African labs urged to boost communication
At the same time, the science communication specialists have suggested that all African governments should introduce comprehensive policies and strategies on science communication into their national planning and resource allocation.
They recommend that institutions of higher education in Africa, including in particular existing schools of mass communication, should be encouraged to introduce courses on science communication. They also urge media editors and other ‘gatekeepers’ to raise the priority given to science-related stories in their coverage
The proposals were agreed at the conclusion of a four-day meeting on ‘Science Communication for Sustainable Development’ organised by SciDev.Net in Entebbe, Uganda, which brought together more than 50 journalists, editor, public information officers and scientists engaged in communicating information about science to the public.
On the final day of the meeting (3 October) the participants issued a ‘consensus statement’ in which they expressed agreement that effective science communication has a vital role to play in promoting economic and social development. This was based on a shared belief that science communication enhances public understanding of, and engagement with, science.
However the participants also identified a number of obstacles to science communication in Africa.

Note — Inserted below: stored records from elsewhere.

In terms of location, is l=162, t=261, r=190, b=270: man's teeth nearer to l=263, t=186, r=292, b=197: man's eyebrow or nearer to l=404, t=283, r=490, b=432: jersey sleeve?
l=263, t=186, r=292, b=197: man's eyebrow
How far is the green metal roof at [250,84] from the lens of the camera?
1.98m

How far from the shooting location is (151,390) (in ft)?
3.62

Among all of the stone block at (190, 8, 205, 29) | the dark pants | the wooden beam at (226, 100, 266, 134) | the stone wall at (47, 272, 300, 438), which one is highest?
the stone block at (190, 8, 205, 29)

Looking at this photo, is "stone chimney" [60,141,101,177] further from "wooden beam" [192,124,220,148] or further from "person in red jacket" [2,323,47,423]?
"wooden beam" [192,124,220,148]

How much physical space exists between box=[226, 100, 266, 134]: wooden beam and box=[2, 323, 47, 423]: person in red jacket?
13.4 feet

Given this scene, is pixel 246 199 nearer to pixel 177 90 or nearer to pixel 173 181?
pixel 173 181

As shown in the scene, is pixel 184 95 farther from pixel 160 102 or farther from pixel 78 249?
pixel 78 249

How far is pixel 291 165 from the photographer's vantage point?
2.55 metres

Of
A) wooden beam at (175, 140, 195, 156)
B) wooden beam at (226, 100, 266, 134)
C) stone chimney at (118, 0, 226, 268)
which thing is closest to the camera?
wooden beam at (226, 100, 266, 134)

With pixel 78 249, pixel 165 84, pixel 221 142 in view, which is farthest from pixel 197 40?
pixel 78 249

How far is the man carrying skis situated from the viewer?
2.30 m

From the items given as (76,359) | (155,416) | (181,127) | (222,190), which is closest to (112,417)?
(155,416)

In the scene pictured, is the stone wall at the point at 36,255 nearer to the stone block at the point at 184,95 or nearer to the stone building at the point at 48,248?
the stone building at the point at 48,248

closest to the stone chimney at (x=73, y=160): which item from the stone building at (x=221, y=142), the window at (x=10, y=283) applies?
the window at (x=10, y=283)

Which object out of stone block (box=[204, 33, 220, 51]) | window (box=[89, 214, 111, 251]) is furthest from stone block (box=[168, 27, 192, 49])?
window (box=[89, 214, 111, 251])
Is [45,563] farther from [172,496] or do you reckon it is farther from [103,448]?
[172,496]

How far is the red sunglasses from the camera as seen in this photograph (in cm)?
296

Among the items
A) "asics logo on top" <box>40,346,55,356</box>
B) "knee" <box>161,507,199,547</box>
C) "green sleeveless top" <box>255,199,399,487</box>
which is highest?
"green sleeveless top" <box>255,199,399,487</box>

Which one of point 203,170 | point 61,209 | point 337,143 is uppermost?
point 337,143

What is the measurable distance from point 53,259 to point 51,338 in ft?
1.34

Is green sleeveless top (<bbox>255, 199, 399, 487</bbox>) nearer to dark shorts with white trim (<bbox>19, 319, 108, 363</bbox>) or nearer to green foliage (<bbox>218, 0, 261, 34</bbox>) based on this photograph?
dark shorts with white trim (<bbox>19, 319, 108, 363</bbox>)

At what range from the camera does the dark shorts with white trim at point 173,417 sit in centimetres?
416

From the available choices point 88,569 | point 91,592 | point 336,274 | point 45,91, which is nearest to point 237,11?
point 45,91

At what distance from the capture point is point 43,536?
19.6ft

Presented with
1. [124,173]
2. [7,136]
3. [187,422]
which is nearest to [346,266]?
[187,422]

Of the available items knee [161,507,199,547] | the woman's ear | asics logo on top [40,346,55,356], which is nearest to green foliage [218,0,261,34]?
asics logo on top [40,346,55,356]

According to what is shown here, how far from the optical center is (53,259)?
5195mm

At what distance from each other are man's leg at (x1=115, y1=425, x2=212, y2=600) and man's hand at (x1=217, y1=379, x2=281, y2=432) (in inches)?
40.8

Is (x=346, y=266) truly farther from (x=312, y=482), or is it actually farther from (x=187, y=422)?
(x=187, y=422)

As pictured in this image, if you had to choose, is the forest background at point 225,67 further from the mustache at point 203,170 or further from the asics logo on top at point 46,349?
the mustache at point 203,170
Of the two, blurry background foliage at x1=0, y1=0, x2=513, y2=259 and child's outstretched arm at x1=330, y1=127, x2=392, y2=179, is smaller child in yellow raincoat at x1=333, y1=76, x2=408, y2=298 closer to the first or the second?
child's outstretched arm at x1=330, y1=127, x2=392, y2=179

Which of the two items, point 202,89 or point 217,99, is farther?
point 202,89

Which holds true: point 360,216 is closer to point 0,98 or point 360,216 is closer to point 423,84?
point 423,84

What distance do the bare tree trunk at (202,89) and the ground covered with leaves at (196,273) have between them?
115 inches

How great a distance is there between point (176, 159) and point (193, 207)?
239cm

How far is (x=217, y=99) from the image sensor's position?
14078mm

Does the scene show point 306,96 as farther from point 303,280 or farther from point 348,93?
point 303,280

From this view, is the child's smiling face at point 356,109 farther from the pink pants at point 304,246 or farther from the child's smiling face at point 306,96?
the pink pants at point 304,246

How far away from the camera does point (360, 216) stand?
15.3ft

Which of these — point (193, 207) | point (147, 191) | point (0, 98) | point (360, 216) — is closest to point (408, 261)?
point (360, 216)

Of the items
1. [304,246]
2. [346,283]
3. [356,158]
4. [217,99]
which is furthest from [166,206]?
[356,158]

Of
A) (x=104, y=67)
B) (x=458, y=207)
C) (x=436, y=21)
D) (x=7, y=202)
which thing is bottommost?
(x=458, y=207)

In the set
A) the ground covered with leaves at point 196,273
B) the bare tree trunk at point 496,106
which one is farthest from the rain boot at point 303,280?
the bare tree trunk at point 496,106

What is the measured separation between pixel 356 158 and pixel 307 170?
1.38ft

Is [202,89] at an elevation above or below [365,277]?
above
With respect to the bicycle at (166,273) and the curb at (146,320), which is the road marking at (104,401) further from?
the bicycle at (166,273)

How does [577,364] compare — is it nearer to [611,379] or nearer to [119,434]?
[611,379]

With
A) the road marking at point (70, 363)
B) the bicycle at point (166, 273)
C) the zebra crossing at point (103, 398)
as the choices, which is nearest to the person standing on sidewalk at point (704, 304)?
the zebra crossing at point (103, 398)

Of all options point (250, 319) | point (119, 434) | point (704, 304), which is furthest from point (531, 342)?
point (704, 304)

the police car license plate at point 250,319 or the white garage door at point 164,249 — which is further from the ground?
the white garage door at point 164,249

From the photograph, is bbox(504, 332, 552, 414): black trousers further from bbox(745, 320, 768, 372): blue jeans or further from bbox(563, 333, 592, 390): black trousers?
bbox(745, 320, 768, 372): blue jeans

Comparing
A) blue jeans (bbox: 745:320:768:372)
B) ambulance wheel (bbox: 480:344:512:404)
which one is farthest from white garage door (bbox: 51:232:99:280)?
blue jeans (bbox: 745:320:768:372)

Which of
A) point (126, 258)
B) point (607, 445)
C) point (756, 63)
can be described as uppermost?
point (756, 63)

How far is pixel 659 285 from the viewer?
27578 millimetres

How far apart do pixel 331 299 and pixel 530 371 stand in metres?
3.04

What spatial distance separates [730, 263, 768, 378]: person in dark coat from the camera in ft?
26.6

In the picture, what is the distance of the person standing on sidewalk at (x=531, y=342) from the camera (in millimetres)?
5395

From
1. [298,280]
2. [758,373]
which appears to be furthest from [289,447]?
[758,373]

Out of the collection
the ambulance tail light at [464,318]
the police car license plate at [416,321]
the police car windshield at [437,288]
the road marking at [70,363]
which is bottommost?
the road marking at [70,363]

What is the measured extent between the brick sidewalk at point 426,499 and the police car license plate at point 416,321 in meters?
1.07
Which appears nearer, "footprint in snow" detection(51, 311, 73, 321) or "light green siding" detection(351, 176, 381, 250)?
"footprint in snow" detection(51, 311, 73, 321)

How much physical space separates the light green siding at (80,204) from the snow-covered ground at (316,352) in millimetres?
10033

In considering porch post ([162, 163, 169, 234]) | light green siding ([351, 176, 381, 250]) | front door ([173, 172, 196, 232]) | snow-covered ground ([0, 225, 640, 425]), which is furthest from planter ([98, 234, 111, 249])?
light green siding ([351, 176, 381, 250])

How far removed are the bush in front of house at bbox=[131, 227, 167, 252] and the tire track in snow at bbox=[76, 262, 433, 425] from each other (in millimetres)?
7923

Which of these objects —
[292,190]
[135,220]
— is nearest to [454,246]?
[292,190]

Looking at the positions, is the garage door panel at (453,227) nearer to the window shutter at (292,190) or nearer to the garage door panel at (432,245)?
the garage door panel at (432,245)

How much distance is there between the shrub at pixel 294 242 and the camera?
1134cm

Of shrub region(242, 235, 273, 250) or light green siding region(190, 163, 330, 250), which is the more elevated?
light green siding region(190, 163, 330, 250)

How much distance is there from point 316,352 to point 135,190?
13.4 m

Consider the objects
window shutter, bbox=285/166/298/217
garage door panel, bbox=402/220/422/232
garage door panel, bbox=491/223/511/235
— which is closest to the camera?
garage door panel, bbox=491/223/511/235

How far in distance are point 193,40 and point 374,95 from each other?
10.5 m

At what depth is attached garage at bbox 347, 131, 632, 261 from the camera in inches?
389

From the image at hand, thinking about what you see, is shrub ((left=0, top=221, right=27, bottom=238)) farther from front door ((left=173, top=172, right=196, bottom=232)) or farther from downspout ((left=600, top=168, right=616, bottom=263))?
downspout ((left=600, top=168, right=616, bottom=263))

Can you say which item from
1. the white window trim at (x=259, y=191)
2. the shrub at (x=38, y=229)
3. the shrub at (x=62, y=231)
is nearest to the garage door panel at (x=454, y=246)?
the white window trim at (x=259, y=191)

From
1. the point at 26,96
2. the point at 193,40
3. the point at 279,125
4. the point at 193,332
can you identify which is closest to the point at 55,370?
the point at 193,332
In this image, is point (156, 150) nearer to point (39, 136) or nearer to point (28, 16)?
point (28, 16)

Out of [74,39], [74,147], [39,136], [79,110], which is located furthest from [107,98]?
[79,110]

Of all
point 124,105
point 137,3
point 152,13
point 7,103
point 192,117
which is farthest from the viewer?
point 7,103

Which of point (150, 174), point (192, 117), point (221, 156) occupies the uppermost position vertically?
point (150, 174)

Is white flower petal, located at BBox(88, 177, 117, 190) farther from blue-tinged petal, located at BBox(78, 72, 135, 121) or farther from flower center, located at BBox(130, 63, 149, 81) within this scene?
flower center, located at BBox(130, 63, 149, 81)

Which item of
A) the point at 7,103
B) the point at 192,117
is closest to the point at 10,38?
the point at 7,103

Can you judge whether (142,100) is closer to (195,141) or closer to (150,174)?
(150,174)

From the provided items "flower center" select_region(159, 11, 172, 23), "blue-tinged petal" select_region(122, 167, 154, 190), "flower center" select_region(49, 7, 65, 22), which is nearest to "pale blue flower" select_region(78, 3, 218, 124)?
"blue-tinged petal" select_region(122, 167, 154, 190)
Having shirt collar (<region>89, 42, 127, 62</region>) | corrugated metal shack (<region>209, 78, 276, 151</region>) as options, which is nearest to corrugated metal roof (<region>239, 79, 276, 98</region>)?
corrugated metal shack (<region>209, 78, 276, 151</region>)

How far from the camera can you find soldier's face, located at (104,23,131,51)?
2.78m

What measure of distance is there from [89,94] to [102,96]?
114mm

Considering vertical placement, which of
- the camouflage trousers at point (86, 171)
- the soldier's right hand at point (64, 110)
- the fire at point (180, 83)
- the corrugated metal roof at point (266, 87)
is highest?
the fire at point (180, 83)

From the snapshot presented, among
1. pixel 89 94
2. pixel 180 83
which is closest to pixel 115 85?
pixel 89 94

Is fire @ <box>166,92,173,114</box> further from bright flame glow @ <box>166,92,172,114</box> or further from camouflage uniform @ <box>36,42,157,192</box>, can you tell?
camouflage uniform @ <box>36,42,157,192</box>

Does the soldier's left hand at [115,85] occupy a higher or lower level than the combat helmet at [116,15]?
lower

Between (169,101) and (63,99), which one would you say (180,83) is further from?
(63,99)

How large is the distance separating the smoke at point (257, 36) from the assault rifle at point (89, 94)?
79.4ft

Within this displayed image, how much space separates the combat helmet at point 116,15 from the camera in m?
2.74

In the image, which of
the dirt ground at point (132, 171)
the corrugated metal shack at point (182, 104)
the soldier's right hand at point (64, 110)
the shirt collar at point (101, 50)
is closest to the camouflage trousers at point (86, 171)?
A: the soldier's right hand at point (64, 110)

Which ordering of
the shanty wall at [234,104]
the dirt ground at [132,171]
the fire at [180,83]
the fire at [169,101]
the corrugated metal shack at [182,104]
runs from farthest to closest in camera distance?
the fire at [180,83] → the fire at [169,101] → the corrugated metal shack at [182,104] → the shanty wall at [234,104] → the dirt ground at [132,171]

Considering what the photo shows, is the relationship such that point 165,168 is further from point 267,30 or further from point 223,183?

These included the low awareness by scientists of the importance of communicating their research to the public, an unwillingness by newspaper editors to give science significant coverage, a lack of suitable professional training and personal development opportunities for science communicators, and poor remuneration for science journalists.
Finally the participants agreed on a number of concrete steps that science journalists and other science communicator might take to improve the general situation.